**Problem to solve**
Repeat the entries beneath in their entirety, precisely as given.

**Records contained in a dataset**
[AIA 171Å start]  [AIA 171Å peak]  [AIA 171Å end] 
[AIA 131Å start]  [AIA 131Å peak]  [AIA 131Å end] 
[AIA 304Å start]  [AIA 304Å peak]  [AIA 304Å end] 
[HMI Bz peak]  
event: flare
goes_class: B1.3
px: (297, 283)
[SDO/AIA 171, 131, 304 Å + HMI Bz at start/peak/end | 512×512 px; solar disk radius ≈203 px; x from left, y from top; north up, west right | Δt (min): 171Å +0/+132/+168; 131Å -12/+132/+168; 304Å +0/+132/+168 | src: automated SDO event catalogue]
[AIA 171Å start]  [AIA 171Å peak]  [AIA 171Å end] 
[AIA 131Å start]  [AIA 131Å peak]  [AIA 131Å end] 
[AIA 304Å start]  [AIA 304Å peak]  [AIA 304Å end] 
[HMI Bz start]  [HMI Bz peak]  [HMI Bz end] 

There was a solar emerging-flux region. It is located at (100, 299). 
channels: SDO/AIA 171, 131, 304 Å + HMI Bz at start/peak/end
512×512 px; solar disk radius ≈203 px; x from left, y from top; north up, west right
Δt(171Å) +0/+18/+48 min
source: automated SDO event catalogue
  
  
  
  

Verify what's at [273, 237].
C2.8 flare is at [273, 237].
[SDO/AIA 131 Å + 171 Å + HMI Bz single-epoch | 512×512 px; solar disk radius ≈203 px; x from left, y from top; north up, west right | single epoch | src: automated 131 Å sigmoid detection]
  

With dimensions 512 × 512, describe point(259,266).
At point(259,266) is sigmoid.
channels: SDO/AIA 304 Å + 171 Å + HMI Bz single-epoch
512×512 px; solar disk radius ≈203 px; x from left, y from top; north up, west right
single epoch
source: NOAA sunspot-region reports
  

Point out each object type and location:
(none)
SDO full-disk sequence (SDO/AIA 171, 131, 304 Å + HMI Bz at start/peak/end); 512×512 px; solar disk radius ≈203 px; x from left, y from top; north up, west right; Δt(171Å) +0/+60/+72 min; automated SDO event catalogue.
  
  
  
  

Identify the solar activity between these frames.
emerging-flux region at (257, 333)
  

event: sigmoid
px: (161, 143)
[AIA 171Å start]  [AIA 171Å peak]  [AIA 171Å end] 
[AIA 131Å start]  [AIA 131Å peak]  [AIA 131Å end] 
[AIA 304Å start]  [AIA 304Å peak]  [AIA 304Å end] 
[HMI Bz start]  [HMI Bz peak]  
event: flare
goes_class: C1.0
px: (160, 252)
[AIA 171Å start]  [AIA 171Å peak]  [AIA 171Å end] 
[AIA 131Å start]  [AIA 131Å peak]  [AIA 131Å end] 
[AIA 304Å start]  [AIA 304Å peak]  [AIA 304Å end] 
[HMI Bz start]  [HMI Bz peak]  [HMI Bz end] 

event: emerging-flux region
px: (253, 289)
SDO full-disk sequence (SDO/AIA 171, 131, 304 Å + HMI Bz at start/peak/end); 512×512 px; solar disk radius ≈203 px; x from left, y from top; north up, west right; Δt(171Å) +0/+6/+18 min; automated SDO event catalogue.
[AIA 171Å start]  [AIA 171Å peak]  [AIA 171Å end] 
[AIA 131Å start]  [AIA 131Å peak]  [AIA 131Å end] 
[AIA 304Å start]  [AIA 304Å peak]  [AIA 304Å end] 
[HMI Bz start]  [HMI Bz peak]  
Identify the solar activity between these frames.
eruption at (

**Result for this task**
[AIA 171Å start]  [AIA 171Å peak]  [AIA 171Å end] 
[AIA 131Å start]  [AIA 131Å peak]  [AIA 131Å end] 
[AIA 304Å start]  [AIA 304Å peak]  [AIA 304Å end] 
[HMI Bz peak]  
event: flare
goes_class: B1.3
px: (297, 283)
[SDO/AIA 171, 131, 304 Å + HMI Bz at start/peak/end | 512×512 px; solar disk radius ≈203 px; x from left, y from top; north up, west right | Δt (min): 171Å +0/+132/+168; 131Å -12/+132/+168; 304Å +0/+132/+168 | src: automated SDO event catalogue]
[AIA 171Å start]  [AIA 171Å peak]  [AIA 171Å end] 
[AIA 131Å start]  [AIA 131Å peak]  [AIA 131Å end] 
[AIA 304Å start]  [AIA 304Å peak]  [AIA 304Å end] 
[HMI Bz start]  [HMI Bz peak]  [HMI Bz end] 

There was a solar emerging-flux region. It is located at (100, 299). 
channels: SDO/AIA 171, 131, 304 Å + HMI Bz at start/peak/end
512×512 px; solar disk radius ≈203 px; x from left, y from top; north up, west right
Δt(171Å) +0/+18/+48 min
source: automated SDO event catalogue
  
  
  
  

Verify what's at [273, 237].
C2.8 flare is at [273, 237].
[SDO/AIA 131 Å + 171 Å + HMI Bz single-epoch | 512×512 px; solar disk radius ≈203 px; x from left, y from top; north up, west right | single epoch | src: automated 131 Å sigmoid detection]
  

With dimensions 512 × 512, describe point(259,266).
At point(259,266) is sigmoid.
channels: SDO/AIA 304 Å + 171 Å + HMI Bz single-epoch
512×512 px; solar disk radius ≈203 px; x from left, y from top; north up, west right
single epoch
source: NOAA sunspot-region reports
  

Point out each object type and location:
(none)
SDO full-disk sequence (SDO/AIA 171, 131, 304 Å + HMI Bz at start/peak/end); 512×512 px; solar disk radius ≈203 px; x from left, y from top; north up, west right; Δt(171Å) +0/+60/+72 min; automated SDO event catalogue.
  
  
  
  

Identify the solar activity between these frames.
emerging-flux region at (257, 333)
  

event: sigmoid
px: (161, 143)
[AIA 171Å start]  [AIA 171Å peak]  [AIA 171Å end] 
[AIA 131Å start]  [AIA 131Å peak]  [AIA 131Å end] 
[AIA 304Å start]  [AIA 304Å peak]  [AIA 304Å end] 
[HMI Bz start]  [HMI Bz peak]  
event: flare
goes_class: C1.0
px: (160, 252)
[AIA 171Å start]  [AIA 171Å peak]  [AIA 171Å end] 
[AIA 131Å start]  [AIA 131Å peak]  [AIA 131Å end] 
[AIA 304Å start]  [AIA 304Å peak]  [AIA 304Å end] 
[HMI Bz start]  [HMI Bz peak]  [HMI Bz end] 

event: emerging-flux region
px: (253, 289)
SDO full-disk sequence (SDO/AIA 171, 131, 304 Å + HMI Bz at start/peak/end); 512×512 px; solar disk radius ≈203 px; x from left, y from top; north up, west right; Δt(171Å) +0/+6/+18 min; automated SDO event catalogue.
[AIA 171Å start]  [AIA 171Å peak]  [AIA 171Å end] 
[AIA 131Å start]  [AIA 131Å peak]  [AIA 131Å end] 
[AIA 304Å start]  [AIA 304Å peak]  [AIA 304Å end] 
[HMI Bz start]  [HMI Bz peak]  
Identify the solar activity between these frames.
eruption at (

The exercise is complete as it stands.